Die Flamme erlischt
Laserkanonen ausgerüstet. Das muß es sein, was er meinte! Aber sie sind nicht feuerbereit, wahrscheinlich nicht einmal angeschlossen. Die meiste Zeit habe ich diesen Gleiter benutzt, und Garse ...«
»Schon gut. Aber glaubst du, die Laser könnten in Ordnung gebracht werden?«
»Vielleicht. Ich weiß es nicht. Aber was sollte Jaan sonst gemeint haben?«
»Die Braiths mögen den Gleiter natürlich schon entdeckt haben«, sagte Dirk leidenschaftslos, »aber wir müssen diese Chance wahrnehmen. Verstecken können wir uns sowieso nicht – sie werden uns finden. Falls mein Anruf in Larteyn irgendwo dort unten registriert wurde, kann Bretan schon auf dem Weg hierher sein. Nein, wir gehen zum Gleiter zurück. Das werden sie nicht erwarten, wenn sie uns auf dem Boulevard abwärts gefolgt sind.«
»Der Gleiter befindet sich zweiundfünfzig Stockwerke über uns«, stellte Gwen fest. »Wie sollen wir das schaffen? Wenn Bretan tatsächlich die Energieversorgung kontrolliert, wie wir befürchten, dann hat er mit Sicherheit die Aufzüge lahmgelegt. Und er hat die Gleitbänder angehalten.«
»Er wußte, daß wir die Gleitbänder benutzten«, bemerkte Dirk. »Oder zumindest, daß wir uns auf dem Boulevard befanden. Unsere Verfolger teilten es ihm mit. Sie stehen miteinander in Kontakt, Gwen. Es gibt keine andere Erklärung, die Bänder stoppten im passenden Augenblick. Aber das macht es leicht.« »Leicht? Was?«
»Ihre Aufmerksamkeit auf uns zu ziehen«, sagte er, »sie auf unsere Fährte zu locken, um die gottverdammten Emereli zu retten. Das will Jaan doch von uns. Ist es nicht das, was du auch willst?« Seine Stimme klang schrill.

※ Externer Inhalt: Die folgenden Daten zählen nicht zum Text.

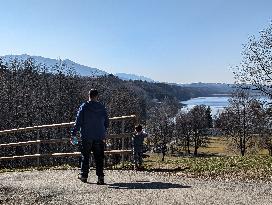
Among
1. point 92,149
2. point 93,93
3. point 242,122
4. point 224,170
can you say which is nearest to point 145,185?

Gwen erbleichte ein wenig. »Nun ...«, sagte sie. »Sicher.« »Dann hast du gewonnen. Wir werden es tun.«
Nachdenklich fragte sie: »Nehmen wir die Aufzüge? Falls sie noch in Betrieb sind?«
»Denen können wir nicht trauen«, widersprach Dirk, »selbst dann nicht, wenn sie noch eingeschaltet sind. Stell dir mal vor, Bretan setzt sie außer Betrieb, wenn wir unterwegs sind!«
»Von Treppen habe ich nie etwas gehört«, sagte sie. »Und ohne die Stimme finden wir sie auch nicht, selbst wenn es sie geben sollte. Wir können den Boulevard hinaufgehen, aber ...«
»Mindestens zwei Jagdgruppen der Braiths machen den Boulevard unsicher. Wahrscheinlich noch mehr. Nein.« »Was dann?« »Was bleibt noch übrig?« sagte er stirnrunzelnd. »Der Zentralschacht.«
Dirk lehnte sich über das schmiedeeiserne Geländer. Er sah hinauf und dann nach unten, und ihm wurde schwindelig. Der Zentralschacht schien sich in beiden Richtungen schier endlos zu erstrecken. Vom Fuß bis zur Spitze waren es nur zwei Kilometer, wie er wohl wußte, aber alles daran vermittelte das Gefühl unendlicher Entfernung. Die aufsteigende Warmluft, die federleichten Teilchen Auftrieb verlieh, füllte den dröhnenden Schacht mit grauweißem Nebel, und die Balkone, die Stockwerk über Stockwerk den Rand bildeten, sahen alle gleich aus und erweckten ein Gefühl unendlicher Wiederholung.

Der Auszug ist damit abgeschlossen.